Night terrors come next. After Third Meal is cleaned up, after the other families retire to their compartments, after Father heads back to his plants in Farm 4, Mother and Konstance walk back to Compartment 17 and tidy the various worksuits waiting their turn at Mother’s sewing machine—here the bin for malfunctioning zippers, here the bin of scraps, here the loose threads, nothing wasted, nothing lost. They powder their teeth and brush their hair and Mother takes a SleepDrop and kisses Konstance on the forehead and they climb into their respective berths, Mother on the bottom and Konstance on the top.

The walls dim from purple to gray to black. She tries to breathe, tries to hold her eyes open.

Still they come. Beasts with glittering razor-teeth. Slavering devils with horns. Eyeless white larvae swarming inside her mattress. The worst are the ogres with skeleton limbs that come scuttling down the corridor; they tear open the compartment door, climb the walls, and chew through the ceiling. Konstance clings to her berth as her mother is sucked out into the void; she tries to blink but her eyes are boiling; she tries to scream but her tongue has turned to ice.

* * *

“Where,” Mother asks Sybil, “does she get it? I thought we were selected for higher cognitive reasoning? I thought we were supposed to have suppressed imaginative faculties.”

Sybil says, Sometimes genetics surprise us.

Father says, “Thank goodness for that.”

Sybil says, She’ll outgrow it.

* * *

She’s seven and three-quarters. DayLight dims and Mother takes her SleepDrop and Konstance climbs into her berth. She holds her eyes open with her fingertips. Counts from zero to one hundred. Back to zero again.

“Mother?”

No response.

She slips down the ladder, past her sleeping mother, and out the door, blanket trailing behind. In the Commissary two grown-ups walk on Perambulators, Vizers over their eyes, tomorrow’s schedule flickering in the air behind them—DayLight 110 Tai Chi in Library Atrium, DayLight 130 Bioengineering Meeting. She whispers down the corridor in her socks, past Lavatories 2 and 3, past the closed doors of a half-dozen compartments, and stops outside the door with the glowing edges marked Farm 4.

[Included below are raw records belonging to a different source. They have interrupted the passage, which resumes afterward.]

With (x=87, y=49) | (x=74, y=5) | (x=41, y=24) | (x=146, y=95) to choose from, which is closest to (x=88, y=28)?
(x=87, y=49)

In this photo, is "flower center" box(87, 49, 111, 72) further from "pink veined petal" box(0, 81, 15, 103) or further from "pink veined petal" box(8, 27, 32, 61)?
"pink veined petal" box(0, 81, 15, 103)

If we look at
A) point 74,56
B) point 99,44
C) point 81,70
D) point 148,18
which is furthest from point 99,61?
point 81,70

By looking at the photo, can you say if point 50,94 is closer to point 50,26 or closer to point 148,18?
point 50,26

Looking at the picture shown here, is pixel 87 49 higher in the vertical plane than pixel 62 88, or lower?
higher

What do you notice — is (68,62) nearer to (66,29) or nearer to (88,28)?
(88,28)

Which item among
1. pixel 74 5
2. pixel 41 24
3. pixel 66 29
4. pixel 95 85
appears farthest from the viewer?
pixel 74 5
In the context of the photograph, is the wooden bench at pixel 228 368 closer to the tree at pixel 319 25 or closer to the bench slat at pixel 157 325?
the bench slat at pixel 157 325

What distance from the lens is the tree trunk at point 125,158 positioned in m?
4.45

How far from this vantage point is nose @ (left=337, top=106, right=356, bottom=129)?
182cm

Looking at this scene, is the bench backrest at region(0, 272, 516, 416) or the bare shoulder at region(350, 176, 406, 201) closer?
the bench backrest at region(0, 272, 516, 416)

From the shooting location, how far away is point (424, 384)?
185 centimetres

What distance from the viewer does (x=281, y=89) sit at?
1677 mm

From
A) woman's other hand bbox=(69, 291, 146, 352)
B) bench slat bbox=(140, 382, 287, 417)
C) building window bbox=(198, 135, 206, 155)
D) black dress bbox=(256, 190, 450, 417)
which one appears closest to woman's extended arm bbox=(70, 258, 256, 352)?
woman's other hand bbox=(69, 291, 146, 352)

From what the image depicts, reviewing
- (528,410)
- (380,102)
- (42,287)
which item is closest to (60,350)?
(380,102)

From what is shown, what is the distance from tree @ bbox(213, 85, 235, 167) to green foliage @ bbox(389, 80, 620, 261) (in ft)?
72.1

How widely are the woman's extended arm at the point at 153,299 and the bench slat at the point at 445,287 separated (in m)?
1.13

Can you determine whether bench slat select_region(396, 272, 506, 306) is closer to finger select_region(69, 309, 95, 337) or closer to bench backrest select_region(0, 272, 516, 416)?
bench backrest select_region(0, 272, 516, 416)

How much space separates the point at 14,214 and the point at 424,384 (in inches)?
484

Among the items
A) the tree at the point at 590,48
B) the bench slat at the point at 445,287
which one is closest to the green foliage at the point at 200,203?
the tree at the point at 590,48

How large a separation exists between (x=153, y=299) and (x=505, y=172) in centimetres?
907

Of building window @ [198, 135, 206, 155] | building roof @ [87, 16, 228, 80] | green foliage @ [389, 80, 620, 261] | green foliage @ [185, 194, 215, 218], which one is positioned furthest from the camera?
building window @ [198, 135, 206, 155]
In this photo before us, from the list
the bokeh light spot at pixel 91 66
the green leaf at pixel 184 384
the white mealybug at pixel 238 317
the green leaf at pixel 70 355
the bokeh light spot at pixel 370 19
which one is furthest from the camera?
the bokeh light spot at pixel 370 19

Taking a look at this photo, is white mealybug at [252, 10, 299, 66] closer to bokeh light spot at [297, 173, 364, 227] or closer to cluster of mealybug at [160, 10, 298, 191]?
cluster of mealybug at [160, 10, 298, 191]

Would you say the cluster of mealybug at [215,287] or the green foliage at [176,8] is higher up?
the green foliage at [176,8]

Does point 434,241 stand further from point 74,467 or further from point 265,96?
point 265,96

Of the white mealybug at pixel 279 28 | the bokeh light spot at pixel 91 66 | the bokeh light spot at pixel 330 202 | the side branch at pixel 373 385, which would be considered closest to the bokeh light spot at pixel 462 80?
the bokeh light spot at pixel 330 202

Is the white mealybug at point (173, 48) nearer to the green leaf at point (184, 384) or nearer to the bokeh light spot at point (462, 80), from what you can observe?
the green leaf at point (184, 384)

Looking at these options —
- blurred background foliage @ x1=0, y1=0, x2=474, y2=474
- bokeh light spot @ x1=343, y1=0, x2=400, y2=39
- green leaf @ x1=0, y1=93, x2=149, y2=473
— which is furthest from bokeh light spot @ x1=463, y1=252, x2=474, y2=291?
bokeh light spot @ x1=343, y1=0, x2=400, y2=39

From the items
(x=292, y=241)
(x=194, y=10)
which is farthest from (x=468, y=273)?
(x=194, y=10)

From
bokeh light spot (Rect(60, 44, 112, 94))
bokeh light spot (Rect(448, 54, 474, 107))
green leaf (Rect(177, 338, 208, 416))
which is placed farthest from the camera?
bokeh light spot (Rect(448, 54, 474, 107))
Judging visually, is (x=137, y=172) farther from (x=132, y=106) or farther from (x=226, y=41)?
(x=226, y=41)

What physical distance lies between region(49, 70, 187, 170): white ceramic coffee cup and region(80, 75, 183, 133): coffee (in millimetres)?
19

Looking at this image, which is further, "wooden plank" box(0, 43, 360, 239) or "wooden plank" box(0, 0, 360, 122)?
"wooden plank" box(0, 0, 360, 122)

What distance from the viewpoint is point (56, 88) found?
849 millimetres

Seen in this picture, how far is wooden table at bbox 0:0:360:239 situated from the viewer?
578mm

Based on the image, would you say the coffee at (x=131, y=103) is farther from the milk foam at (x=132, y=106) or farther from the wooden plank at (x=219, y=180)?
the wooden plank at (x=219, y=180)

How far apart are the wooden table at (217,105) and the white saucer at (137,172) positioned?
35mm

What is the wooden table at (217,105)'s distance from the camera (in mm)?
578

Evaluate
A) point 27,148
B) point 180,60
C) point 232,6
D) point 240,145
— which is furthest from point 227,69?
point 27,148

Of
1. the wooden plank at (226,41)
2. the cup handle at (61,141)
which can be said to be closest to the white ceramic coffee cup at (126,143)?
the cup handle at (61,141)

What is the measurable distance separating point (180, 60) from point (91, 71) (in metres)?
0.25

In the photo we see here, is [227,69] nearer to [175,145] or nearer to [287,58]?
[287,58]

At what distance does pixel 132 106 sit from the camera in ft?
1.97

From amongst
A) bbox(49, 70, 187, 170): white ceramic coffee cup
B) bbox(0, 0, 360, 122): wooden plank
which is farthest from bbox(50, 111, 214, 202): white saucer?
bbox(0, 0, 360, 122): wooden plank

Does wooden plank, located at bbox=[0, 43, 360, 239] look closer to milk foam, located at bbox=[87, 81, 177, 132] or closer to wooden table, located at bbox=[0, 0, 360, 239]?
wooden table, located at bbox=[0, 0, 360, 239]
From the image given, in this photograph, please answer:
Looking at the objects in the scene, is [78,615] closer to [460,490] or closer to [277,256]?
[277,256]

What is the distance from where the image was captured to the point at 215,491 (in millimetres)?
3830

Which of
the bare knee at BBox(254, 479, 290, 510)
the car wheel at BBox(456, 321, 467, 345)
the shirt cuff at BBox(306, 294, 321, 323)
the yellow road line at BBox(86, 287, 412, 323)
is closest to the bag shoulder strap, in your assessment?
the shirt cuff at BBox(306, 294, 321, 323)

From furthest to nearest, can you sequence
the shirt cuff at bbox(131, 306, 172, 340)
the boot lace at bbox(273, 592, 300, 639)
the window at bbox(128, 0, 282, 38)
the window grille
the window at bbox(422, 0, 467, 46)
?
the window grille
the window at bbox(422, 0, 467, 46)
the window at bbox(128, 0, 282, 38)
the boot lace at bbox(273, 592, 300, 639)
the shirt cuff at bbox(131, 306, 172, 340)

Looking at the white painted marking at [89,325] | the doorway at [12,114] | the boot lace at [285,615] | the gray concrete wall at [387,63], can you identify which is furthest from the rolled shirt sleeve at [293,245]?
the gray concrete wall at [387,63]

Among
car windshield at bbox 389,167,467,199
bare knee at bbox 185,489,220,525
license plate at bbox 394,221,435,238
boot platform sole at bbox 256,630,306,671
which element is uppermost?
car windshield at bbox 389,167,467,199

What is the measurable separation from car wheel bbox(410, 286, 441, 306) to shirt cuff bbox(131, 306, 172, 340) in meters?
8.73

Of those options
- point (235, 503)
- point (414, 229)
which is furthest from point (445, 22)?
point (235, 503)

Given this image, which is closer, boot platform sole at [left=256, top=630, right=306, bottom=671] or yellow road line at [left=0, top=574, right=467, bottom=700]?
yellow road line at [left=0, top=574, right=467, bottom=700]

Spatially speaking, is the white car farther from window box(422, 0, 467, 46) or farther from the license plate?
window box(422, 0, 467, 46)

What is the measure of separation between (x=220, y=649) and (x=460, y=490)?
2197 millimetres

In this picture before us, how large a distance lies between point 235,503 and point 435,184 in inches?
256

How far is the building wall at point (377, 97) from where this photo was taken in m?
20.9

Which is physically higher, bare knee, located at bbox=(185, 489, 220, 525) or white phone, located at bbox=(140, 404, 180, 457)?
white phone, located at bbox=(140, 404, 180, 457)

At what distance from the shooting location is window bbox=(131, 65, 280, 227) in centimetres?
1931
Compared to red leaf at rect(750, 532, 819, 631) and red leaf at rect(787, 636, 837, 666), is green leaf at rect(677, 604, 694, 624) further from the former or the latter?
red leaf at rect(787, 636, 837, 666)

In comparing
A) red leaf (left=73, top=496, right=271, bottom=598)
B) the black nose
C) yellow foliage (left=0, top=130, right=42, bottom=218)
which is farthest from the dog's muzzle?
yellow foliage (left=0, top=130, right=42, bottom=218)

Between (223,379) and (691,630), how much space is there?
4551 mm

Inside, the air smells of herbs and chlorophyll. Grow lights blaze at thirty different levels on a hundred different racks, and plants fill the room all the way to the ceiling: rice here, kale there, bok choi growing next to arugula, parsley above watercress above potatoes. She waits for her eyes to adjust to the glare, then spots her father on his stepladder fifteen feet away, entwined in drip tubes, his head in the lettuces.

Konstance is old enough to understand that Father’s farm is unlike the other three: those spaces are tidy and systematic, while Farm 4 is a tangle of wires and sensors, grow-racks skewed at every angle, individual trays crowded with different species, creeping thyme beside radishes beside carrots. Long white hairs sprout from Father’s ears; he’s at least two decades older than the other children’s fathers; he’s always growing inedible flowers just to see what they look like and muttering in his funny accent about compost tea. He claims he can taste whether a lettuce has lived a happy life; he says one sniff of a properly grown chickpea can whisk him three zillion kilometers back to the fields he grew up in Scheria.

She picks her way to him and pokes his foot. He raises his eyeshade and smiles. “Hi, kid.”

Bits of soil show against the silver of his beard; there are leaves in his hair. He descends his ladder and wraps her blanket around her shoulders and guides her to where the steel handles of thirty refrigerated drawers protrude from the far wall.

“Now,” he says, “what’s a seed?”

“A seed is a little sleeping plant, a container to protect the little sleeping plant, and a meal for the little sleeping plant when it wakes up.”

“Very good, Konstance. Who would you like to wake up tonight?”